NES predictions were performed using NetNES 1.1 server (http://www.cbs.dtu.dk/services/NetNES/). Mouse protein accession numbers were accessed through the National Library of Medicine, and the primary amino acid sequence was queried for containing leucine-rich sequences indicative of an NES⁵⁰.

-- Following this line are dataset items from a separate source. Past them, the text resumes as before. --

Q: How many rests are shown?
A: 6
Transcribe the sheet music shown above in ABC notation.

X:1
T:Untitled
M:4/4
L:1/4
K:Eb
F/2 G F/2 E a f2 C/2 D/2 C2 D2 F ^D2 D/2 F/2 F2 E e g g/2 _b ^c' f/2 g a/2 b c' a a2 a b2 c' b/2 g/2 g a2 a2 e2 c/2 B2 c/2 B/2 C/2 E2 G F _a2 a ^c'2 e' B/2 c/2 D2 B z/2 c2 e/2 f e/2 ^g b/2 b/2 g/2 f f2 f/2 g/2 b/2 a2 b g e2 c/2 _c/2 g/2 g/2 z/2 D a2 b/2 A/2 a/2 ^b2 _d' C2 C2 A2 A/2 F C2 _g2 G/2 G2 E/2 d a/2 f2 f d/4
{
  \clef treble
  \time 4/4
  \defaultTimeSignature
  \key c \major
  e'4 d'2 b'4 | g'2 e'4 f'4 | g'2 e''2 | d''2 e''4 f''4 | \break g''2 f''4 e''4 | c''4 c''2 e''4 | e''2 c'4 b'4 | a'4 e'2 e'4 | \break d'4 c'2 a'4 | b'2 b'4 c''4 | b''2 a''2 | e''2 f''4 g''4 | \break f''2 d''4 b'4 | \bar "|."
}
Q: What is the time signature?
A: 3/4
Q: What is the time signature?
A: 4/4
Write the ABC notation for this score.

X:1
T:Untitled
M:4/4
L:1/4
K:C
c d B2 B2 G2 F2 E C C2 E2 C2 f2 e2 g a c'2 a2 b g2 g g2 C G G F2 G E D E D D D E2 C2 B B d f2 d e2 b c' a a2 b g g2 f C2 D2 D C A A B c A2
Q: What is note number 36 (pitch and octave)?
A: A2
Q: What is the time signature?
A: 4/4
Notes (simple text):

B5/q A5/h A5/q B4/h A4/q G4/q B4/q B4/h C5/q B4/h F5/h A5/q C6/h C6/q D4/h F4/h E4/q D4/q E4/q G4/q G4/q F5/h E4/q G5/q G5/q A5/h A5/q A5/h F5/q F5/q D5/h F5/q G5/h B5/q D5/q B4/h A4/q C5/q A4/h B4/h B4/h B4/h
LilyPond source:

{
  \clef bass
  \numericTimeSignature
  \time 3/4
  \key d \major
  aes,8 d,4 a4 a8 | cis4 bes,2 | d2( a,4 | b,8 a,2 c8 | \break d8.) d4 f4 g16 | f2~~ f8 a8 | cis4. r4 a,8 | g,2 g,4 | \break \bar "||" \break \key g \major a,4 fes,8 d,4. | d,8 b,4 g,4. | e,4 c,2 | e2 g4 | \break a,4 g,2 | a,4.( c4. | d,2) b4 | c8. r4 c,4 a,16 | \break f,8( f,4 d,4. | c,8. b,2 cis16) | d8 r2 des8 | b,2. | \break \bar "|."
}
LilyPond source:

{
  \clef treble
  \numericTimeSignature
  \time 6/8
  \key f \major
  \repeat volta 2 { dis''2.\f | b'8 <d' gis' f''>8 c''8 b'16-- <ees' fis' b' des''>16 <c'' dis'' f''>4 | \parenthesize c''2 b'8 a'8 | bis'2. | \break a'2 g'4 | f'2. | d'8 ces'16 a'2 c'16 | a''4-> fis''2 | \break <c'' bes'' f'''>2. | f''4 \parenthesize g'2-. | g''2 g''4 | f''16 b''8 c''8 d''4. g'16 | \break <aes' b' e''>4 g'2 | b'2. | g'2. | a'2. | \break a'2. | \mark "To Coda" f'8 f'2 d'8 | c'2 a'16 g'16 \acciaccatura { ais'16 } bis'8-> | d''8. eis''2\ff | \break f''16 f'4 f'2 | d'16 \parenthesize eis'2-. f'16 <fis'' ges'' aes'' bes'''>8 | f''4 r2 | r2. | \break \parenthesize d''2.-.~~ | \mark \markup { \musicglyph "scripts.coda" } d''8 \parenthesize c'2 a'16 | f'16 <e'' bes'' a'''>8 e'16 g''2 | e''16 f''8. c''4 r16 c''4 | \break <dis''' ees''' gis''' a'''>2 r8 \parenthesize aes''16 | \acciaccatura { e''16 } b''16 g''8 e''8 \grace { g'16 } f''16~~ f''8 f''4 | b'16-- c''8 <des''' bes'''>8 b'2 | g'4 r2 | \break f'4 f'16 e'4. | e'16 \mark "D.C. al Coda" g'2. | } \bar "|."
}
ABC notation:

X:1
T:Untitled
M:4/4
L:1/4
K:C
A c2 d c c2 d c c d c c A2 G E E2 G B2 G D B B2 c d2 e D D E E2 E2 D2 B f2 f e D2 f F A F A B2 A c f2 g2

Sample size, data analysis and statistics

All data were analyzed using GraphPad Prism 5.0 software. All data represents means ± standard error of the mean (SEM). All statistical tests were two-tailed, and performed using parametric statistics (independent t-tests with Bonferroni correction, one-way ANOVA with Dunnett's correction, or linear regression analysis) when data were normally distributed (tested using GraphPad), and the assumptions underlying the given tests were met. Non-parametric equivalent statistical tests (e.g., Mann-Whitney U tests, or Kruskal-Wallis tests with Dunn's correction) were used when data were not normally distributed, or when variances were largely different between groups. No statistical methods were used to pre-determine sample sizes, but our samples sizes are similar or higher than those employed in the field. Human sample sizes were limited, and thus we used the number of samples we had access to. All data were considered significant at p < 0.05.

A supplementary methods checklist is available.

One Sentence Summary.

Targeting the catalytic groove of exportin 1 prevents clinical progression in several mouse models of axonal damage by preserving axonal integrity.